Feature Articles
The Patentability of Enantiomers: Implications for the Pharmaceutical Industry
Pharmaceutical sales constitute a $600-billion-per-year global industry. Less well-known is that more than half of the drugs listed in the U.S. Pharmacopoeia contain a class of compounds known as chiral molecules as the active pharmaceutical ingredient. Chiral molecules have special chemical and pharmacological properties that raise questions as to their patentability. When chiral molecules are synthesized in the laboratory, two distinct mirror-image molecules are formed called “enantiomers.” Although each enantiomer may have different levels of therapeutic activity and toxicity, technical challenges to separating the enantiomers caused most early chiral drugs to be sold as mixtures of the two molecules, or racemic mixtures.

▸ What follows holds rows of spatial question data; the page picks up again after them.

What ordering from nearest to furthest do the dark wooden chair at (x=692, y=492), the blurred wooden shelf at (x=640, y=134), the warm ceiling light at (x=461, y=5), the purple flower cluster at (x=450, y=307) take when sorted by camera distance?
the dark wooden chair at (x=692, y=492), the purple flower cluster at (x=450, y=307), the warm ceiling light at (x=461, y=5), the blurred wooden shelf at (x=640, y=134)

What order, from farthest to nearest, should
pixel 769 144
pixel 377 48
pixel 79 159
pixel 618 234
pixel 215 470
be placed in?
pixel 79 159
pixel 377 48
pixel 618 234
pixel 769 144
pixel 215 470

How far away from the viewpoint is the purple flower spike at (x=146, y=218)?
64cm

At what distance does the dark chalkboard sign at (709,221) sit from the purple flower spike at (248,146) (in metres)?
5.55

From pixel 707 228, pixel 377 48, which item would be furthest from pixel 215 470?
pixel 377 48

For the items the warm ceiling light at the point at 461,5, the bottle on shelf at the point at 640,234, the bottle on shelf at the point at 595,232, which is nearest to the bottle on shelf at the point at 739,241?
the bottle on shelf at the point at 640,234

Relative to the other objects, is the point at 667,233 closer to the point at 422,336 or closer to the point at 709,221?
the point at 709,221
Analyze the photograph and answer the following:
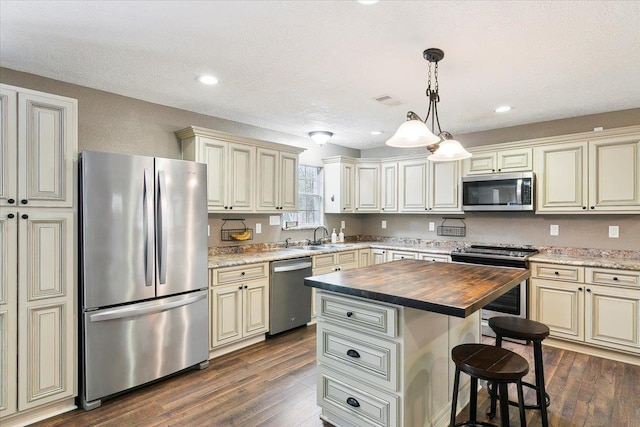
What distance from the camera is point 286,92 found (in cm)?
312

As patents on these racemic mixtures expire and separation techniques improve, drugs formerly sold as racemic mixtures are now being marketed as single-enantiomer versions. For example, Nexium® is the single-enantiomer version of Prilosec,® and Clarinex® is the single-enantiomer version of Claritin®. In fact, all five of the top-selling drugs in the world are single-enantiomer drugs, generating total revenues of $35 billion per year. Switching from a racemic mixture to an enantiomer – called a “racemic switch” in industry parlance – can potentially allow a company to extend product life by securing a patent for an additional twenty years of protection. Whether the disclosure of the racemate in the prior art renders obvious (and thus unpatentable) each individual enantiomer is therefore a timely and important question. This article provides an overview of chiral drugs in the pharmaceutical industry, reviews early case law on the patentability of enantiomers, and addresses the patentability of single-enantiomer drugs in the context of modern chemical obviousness jurisprudence.

Comments
If I understand correctly, and there is a case to be made for non-renewal of certain pharmaceutical patents, then the general public is the potential winner. It would open up the possibilty that large numbers of patented drugs could be released for conversion to generic forms.
Posted by: Clare | January 18, 2008 7:31 PM
Certainly agree that the public would benefit greatly in terms of over the counter cost if these drugs were available to be manufactured by the generic drug companies. This of course is fine provided the originator has been able to recoup their research and development costs before a patent expires.